- [Exercise details]: Scan the records below. Copy every line in which the word "online" appears.

------------------------

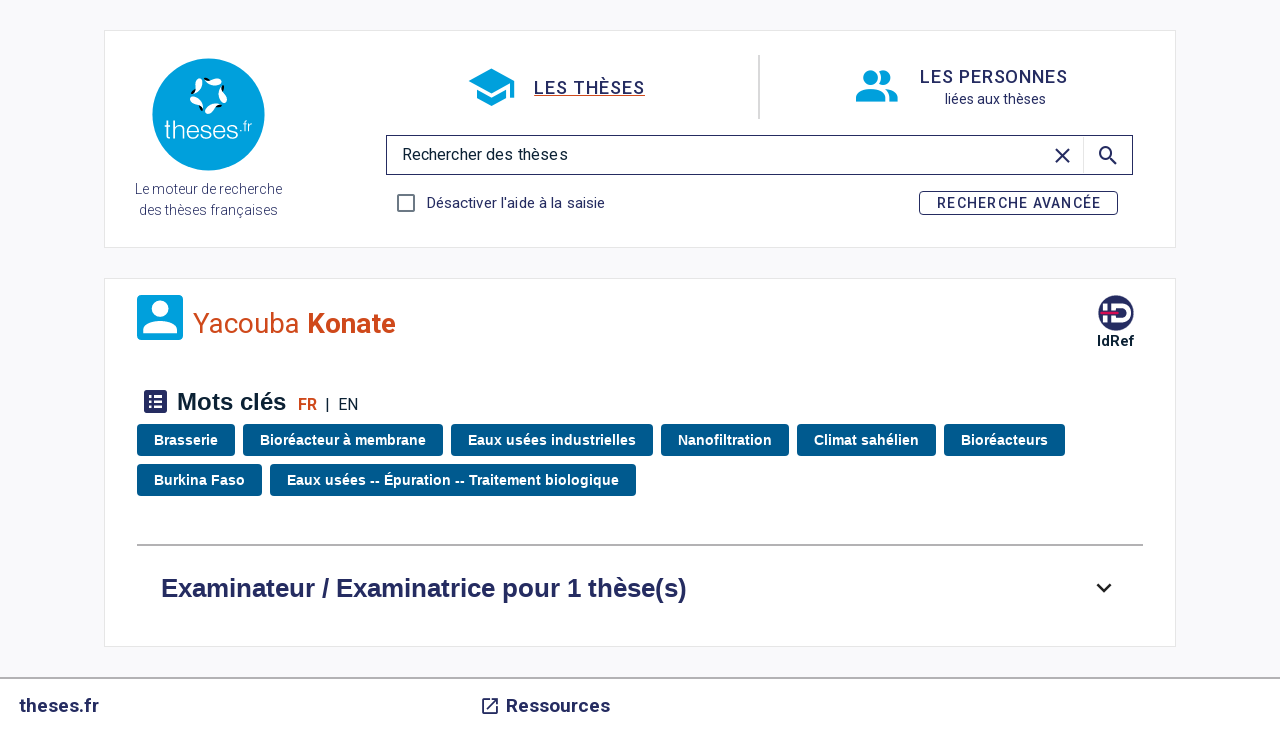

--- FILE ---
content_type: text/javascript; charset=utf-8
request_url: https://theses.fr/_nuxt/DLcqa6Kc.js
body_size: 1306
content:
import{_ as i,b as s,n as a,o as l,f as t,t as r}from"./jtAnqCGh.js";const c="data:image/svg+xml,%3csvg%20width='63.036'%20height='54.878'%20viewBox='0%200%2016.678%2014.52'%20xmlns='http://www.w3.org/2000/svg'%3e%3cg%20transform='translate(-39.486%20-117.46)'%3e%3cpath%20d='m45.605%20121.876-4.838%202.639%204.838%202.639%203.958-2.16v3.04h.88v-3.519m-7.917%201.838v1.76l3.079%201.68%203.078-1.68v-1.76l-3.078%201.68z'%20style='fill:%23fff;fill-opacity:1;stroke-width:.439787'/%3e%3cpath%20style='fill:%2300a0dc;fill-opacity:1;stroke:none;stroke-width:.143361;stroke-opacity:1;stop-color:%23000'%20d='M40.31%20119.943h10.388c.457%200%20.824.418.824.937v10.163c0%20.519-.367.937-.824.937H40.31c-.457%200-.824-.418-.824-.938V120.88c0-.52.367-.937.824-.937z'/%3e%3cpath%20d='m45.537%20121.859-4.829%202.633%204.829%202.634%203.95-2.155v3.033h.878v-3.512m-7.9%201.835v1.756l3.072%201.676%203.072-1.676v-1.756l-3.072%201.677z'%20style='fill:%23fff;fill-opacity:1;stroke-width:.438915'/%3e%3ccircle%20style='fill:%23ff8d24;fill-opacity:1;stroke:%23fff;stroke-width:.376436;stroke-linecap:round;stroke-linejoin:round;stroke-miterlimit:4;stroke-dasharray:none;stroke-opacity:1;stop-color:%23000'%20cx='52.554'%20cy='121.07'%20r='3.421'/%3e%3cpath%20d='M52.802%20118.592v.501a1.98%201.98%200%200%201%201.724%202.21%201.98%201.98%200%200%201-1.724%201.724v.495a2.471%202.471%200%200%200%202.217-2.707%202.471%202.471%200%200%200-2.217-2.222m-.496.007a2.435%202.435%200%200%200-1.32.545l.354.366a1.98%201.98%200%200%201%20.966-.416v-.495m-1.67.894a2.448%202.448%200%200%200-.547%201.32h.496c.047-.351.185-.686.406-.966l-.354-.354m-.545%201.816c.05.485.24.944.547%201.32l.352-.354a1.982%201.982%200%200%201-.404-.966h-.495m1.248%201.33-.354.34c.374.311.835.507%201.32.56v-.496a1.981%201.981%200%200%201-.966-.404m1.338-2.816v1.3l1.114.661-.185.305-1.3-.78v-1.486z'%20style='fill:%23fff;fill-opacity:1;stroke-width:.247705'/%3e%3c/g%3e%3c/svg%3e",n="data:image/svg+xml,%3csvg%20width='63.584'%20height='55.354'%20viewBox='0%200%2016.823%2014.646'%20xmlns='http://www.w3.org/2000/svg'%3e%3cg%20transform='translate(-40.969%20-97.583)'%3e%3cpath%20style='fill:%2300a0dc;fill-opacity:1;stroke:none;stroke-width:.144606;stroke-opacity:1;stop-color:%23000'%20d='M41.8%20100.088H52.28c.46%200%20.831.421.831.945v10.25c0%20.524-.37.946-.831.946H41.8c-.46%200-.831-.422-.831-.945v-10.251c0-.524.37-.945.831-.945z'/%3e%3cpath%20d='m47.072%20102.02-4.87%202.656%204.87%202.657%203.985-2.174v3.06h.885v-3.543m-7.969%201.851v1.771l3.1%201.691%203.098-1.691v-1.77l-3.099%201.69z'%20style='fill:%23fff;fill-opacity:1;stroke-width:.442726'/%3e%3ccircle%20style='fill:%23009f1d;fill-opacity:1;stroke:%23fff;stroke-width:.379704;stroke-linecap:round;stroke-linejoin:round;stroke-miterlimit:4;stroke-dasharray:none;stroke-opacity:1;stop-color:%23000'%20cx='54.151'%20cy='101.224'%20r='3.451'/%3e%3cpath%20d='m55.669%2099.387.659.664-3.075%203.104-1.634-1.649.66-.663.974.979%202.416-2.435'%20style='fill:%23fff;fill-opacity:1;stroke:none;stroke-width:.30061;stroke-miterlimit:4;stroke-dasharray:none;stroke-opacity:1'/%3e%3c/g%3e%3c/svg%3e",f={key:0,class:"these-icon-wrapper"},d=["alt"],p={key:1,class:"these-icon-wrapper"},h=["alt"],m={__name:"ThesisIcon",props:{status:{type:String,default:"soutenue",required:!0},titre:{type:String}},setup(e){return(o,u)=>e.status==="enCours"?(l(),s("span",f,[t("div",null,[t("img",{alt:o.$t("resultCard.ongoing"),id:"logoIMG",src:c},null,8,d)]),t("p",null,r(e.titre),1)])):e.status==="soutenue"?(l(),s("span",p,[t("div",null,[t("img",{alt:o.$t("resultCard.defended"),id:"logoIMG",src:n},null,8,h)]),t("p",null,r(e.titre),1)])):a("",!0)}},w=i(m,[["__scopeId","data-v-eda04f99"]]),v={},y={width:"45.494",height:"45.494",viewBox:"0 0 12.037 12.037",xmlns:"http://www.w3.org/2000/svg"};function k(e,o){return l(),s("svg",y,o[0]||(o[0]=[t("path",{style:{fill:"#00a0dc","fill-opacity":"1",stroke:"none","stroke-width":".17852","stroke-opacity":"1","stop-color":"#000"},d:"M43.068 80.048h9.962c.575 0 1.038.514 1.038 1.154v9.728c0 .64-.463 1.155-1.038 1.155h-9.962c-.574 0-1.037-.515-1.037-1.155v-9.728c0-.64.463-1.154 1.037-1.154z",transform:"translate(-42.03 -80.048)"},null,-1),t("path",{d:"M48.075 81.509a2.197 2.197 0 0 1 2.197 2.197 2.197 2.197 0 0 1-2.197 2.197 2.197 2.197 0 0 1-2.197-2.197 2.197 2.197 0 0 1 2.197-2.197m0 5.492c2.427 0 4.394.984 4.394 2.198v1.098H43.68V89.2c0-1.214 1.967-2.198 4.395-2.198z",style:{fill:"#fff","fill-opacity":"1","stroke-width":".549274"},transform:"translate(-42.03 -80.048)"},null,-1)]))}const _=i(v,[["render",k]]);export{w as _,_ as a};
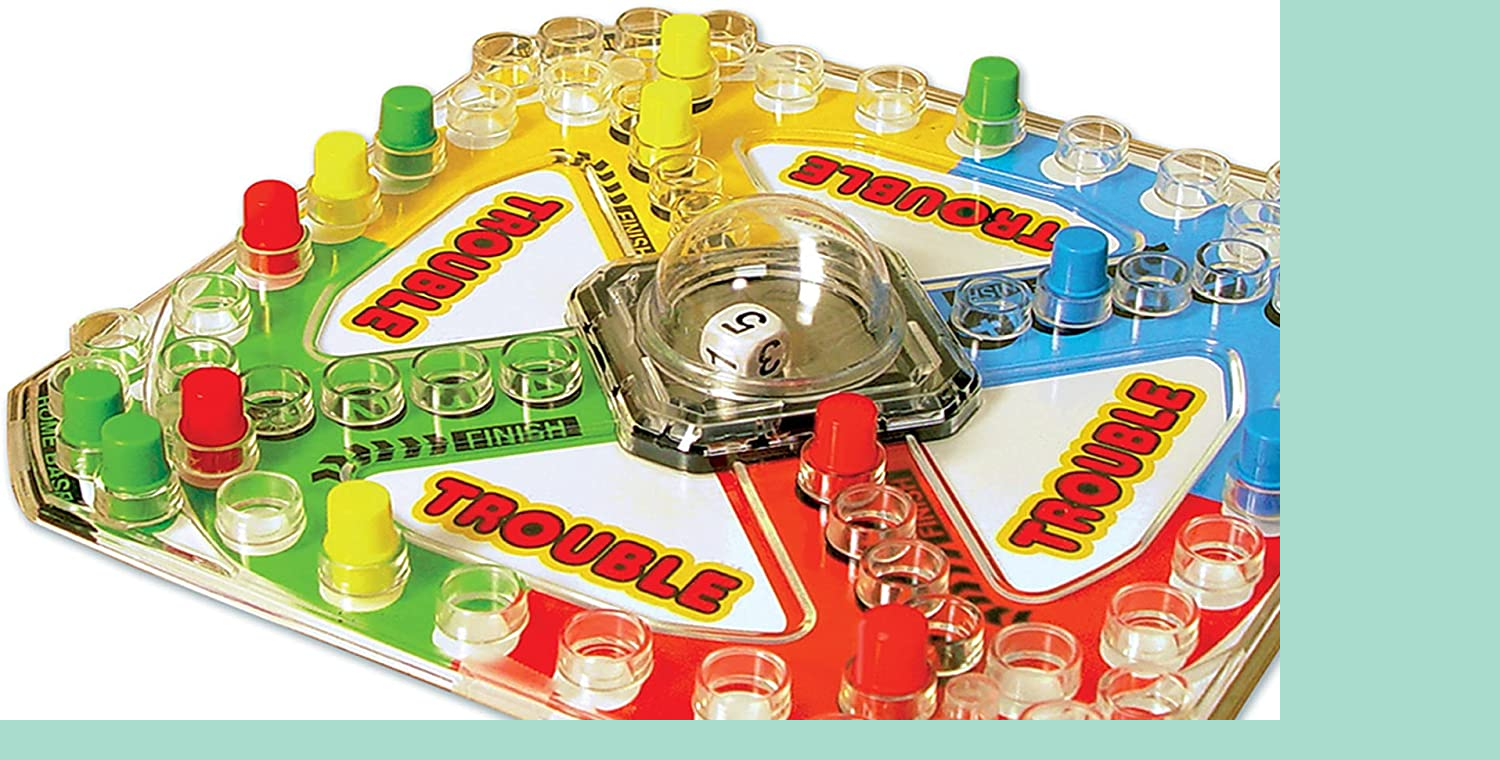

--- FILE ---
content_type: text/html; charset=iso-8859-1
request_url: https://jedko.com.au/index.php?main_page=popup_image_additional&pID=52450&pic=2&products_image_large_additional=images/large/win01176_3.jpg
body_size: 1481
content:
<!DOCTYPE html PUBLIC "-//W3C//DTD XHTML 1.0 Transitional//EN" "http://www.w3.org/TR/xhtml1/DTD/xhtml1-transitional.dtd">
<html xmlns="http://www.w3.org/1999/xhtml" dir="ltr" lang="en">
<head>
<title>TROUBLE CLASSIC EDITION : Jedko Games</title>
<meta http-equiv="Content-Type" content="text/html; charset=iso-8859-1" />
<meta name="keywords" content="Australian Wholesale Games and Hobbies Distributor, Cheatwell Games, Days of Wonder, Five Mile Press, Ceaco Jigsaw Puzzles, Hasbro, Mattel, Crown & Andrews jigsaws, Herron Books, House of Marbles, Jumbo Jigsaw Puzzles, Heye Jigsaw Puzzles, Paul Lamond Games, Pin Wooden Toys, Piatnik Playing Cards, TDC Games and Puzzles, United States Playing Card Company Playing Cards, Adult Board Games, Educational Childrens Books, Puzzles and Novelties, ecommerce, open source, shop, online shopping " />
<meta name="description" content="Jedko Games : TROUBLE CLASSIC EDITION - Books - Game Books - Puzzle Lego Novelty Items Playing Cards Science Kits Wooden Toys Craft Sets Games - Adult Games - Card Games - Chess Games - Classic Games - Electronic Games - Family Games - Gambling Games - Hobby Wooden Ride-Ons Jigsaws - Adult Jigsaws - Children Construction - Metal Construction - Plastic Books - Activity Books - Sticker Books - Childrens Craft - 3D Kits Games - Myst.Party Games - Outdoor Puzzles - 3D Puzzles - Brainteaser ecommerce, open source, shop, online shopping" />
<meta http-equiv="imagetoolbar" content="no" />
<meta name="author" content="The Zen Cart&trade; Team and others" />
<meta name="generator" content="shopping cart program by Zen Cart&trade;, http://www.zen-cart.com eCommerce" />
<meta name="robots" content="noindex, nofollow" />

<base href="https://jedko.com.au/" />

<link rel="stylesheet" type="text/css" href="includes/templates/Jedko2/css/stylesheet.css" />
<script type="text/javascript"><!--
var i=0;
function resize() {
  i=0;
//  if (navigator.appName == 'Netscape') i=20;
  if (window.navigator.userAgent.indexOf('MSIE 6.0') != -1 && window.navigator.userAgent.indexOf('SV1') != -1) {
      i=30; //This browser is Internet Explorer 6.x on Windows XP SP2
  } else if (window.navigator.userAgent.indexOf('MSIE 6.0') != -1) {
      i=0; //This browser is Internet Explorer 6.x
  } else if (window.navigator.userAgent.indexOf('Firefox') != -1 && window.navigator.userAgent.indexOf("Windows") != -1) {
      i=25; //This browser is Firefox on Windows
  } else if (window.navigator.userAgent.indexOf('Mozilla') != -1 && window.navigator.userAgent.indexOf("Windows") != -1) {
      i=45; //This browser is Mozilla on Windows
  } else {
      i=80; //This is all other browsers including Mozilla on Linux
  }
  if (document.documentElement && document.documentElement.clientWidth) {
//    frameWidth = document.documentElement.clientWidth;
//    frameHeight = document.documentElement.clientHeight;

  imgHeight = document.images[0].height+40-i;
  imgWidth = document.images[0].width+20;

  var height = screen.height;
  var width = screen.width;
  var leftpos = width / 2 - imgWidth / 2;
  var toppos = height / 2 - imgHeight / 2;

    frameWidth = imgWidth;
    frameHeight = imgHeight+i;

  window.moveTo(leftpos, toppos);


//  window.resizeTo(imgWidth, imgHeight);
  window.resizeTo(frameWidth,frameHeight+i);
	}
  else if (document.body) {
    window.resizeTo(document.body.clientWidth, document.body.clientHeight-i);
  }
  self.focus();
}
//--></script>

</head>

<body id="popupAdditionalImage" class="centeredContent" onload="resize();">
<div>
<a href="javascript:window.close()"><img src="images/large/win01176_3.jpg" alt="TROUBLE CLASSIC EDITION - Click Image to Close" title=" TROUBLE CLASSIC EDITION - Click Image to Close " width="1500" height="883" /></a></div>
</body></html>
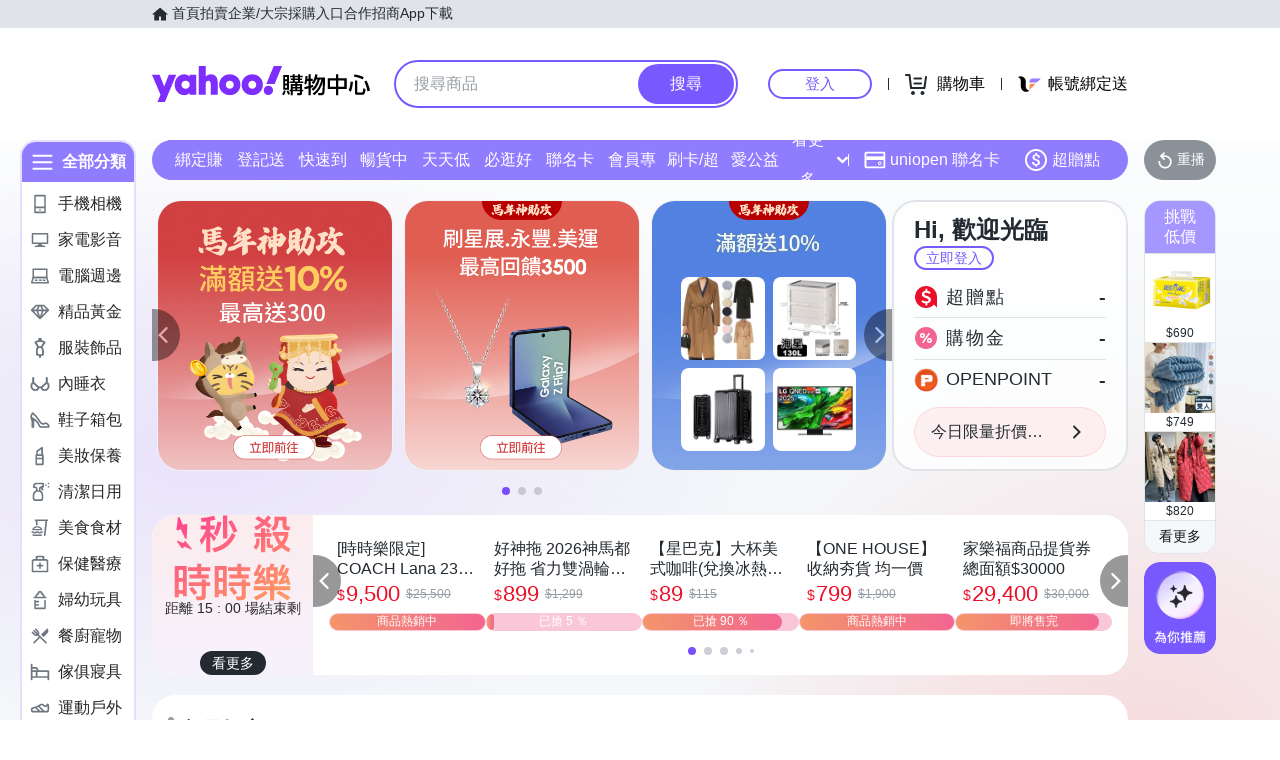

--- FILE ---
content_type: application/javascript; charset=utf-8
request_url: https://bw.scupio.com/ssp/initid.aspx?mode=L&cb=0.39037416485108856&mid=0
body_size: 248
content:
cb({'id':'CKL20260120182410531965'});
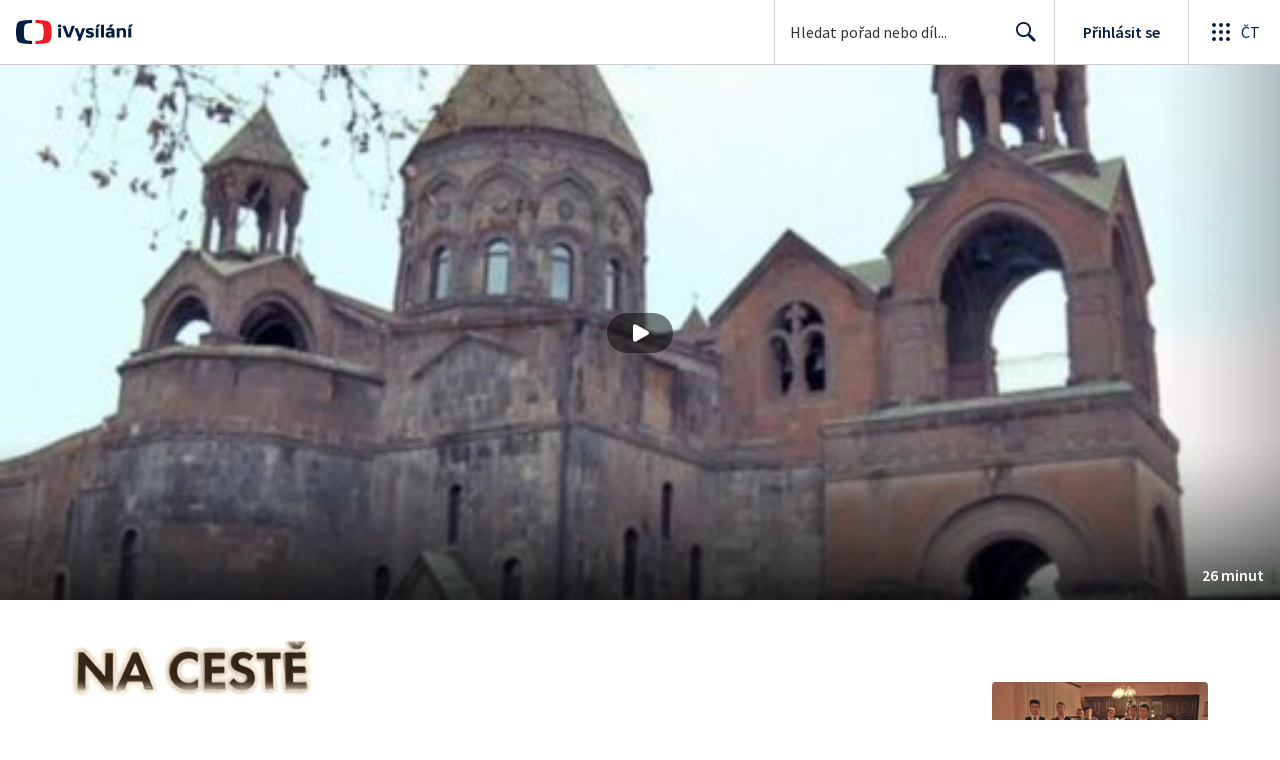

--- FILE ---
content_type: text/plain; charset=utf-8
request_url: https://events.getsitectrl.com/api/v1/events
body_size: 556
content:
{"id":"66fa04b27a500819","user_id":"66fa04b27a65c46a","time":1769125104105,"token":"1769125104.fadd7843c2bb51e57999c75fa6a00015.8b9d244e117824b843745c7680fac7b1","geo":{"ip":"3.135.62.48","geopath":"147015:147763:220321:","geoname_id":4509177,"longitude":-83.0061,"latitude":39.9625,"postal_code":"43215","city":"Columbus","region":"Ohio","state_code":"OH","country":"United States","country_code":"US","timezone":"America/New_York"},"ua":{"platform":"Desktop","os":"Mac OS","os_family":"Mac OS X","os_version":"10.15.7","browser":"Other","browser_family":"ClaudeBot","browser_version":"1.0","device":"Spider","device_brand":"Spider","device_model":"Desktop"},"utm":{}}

------------------------

- [Exercise solution]:
<meta name="keywords" content="Australian Wholesale Games and Hobbies Distributor, Cheatwell Games, Days of Wonder, Five Mile Press, Ceaco Jigsaw Puzzles, Hasbro, Mattel, Crown & Andrews jigsaws, Herron Books, House of Marbles, Jumbo Jigsaw Puzzles, Heye Jigsaw Puzzles, Paul Lamond Games, Pin Wooden Toys, Piatnik Playing Cards, TDC Games and Puzzles, United States Playing Card Company Playing Cards, Adult Board Games, Educational Childrens Books, Puzzles and Novelties, ecommerce, open source, shop, online shopping " />
<meta name="description" content="Jedko Games : TROUBLE CLASSIC EDITION - Books - Game Books - Puzzle Lego Novelty Items Playing Cards Science Kits Wooden Toys Craft Sets Games - Adult Games - Card Games - Chess Games - Classic Games - Electronic Games - Family Games - Gambling Games - Hobby Wooden Ride-Ons Jigsaws - Adult Jigsaws - Children Construction - Metal Construction - Plastic Books - Activity Books - Sticker Books - Childrens Craft - 3D Kits Games - Myst.Party Games - Outdoor Puzzles - 3D Puzzles - Brainteaser ecommerce, open source, shop, online shopping" />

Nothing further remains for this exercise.